# [Metinden alıntı]
────────

Emsal Mahkeme Kararı Antalya 4. Asliye Ticaret Mahkemesi 2016/658 E. 2018/303 K. 16.04.2018 T.

Görüntülediğiniz mahkeme kararı kesinleşmiş bir karardır.

T.C.
ANTALYA
4. ASLİYE TİCARET MAHKEMESİ

ESAS NO : 2016/658 Esas
KARAR NO : 2018/303
DAVA : İtirazın İptali (Acentelik Sözleşmesinden Kaynaklanan)
DAVA TARİHİ : 29/09/2016
Birleşen Antalya 1.Asliye Ticaret Mahkemesi’nin 2016/704 Esas 2017/305 Karar sayılı
dosya;
DAVA : İtirazın İptali (Sigorta Poliçesinden Kaynaklanan (Rücu))

────────

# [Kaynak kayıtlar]
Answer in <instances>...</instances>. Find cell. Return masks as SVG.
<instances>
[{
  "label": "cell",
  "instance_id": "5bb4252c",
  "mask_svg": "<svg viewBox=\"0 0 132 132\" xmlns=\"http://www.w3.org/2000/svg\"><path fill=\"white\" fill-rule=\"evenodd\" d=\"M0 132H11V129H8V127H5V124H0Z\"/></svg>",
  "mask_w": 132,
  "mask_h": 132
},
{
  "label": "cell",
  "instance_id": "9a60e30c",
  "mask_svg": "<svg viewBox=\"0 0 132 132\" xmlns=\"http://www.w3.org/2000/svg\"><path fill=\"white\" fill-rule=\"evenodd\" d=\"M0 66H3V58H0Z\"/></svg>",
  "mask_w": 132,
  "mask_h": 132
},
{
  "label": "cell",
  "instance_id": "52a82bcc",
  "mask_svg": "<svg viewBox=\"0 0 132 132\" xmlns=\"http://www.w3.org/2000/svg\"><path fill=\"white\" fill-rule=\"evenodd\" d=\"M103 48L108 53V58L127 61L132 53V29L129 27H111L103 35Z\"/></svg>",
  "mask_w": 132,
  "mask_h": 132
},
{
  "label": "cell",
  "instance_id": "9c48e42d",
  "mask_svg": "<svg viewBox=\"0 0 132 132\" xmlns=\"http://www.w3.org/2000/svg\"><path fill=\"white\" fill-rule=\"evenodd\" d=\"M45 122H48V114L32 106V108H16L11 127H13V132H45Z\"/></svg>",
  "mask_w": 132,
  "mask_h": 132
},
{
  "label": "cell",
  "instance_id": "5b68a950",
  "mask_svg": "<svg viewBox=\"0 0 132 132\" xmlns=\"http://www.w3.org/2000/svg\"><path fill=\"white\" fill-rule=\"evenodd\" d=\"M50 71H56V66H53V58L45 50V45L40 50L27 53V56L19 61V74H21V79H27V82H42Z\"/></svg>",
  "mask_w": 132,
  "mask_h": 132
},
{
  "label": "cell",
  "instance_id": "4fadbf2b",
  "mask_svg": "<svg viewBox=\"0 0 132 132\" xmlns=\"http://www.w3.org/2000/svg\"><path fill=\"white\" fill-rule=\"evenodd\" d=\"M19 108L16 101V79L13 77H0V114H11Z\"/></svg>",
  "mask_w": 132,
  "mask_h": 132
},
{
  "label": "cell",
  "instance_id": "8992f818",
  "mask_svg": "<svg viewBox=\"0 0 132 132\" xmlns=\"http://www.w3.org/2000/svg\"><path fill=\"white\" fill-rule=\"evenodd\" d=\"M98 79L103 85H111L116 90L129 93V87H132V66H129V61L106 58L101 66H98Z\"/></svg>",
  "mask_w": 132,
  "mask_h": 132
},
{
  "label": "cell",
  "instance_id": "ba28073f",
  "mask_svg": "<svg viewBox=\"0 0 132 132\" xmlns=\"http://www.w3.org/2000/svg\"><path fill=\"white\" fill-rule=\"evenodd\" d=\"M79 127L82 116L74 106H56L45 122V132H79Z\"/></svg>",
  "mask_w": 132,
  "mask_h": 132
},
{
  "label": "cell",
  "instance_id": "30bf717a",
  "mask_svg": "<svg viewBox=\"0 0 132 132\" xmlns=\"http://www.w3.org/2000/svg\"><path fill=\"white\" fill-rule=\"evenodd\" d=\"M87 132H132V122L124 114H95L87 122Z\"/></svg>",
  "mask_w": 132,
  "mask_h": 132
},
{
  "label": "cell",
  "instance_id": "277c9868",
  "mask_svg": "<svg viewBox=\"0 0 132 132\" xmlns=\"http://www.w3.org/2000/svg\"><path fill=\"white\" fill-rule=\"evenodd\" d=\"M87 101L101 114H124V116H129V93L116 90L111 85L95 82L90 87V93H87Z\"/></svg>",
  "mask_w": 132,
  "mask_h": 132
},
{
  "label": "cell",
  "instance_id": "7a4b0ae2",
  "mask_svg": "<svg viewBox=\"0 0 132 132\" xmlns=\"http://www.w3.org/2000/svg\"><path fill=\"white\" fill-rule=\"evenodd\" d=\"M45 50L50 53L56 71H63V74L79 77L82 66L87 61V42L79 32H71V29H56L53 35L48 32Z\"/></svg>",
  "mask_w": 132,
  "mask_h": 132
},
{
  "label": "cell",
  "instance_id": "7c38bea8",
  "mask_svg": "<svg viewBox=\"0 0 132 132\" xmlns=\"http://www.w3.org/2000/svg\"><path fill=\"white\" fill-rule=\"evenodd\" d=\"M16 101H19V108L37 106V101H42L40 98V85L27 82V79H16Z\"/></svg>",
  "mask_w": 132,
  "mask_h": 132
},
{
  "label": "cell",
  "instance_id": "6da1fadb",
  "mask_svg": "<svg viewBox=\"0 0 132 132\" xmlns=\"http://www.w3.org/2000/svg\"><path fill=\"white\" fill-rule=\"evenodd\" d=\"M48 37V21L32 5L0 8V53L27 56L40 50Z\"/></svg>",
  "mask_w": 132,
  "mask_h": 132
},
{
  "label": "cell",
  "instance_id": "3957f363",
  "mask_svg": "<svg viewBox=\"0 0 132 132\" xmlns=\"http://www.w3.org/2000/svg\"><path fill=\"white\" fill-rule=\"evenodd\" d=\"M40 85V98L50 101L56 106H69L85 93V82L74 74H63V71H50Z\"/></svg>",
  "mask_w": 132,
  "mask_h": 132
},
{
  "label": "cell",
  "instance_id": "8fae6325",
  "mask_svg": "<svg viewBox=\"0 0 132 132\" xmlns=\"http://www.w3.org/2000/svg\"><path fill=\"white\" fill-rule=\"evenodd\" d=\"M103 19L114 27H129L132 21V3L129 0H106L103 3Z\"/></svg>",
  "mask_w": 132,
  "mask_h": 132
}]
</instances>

────────

# [Görev 1]
Mahkeme kararında "ESAS NO : 2016/658 Esas" sözleriyle başlayan paragrafı, temel bilgilerini koruyarak madde madde yeniden yazın.
# [Görev 2]
Mahkeme kararında "Emsal Mahkeme Kararı" sözlerinden aşağıya, "(Acentelik Sözleşmesinden Kaynaklanan)" sözlerine kadar olan her şeyi hiç değiştirmeden aktarın.
Kayıtların bu işle hiçbir ilgisi yoktur.

# [Beklenen çıktı 1]
- Esas no: 2016/658
- Karar no: 2018/303
- Dava: İtirazın iptali (acentelik sözleşmesinden kaynaklanan)
- Dava tarihi: 29/09/2016
- Birleşen dosya: Antalya 1. Asliye Ticaret Mahkemesi, 2016/704 Esas, 2017/305 Karar
- Birleşen dosyanın davası: İtirazın iptali (sigorta poliçesinden kaynaklanan, rücu)

# [Beklenen çıktı 2]
Emsal Mahkeme Kararı Antalya 4. Asliye Ticaret Mahkemesi 2016/658 E. 2018/303 K. 16.04.2018 T.

Görüntülediğiniz mahkeme kararı kesinleşmiş bir karardır.

T.C.
ANTALYA
4. ASLİYE TİCARET MAHKEMESİ

ESAS NO : 2016/658 Esas
KARAR NO : 2018/303
DAVA : İtirazın İptali (Acentelik Sözleşmesinden Kaynaklanan)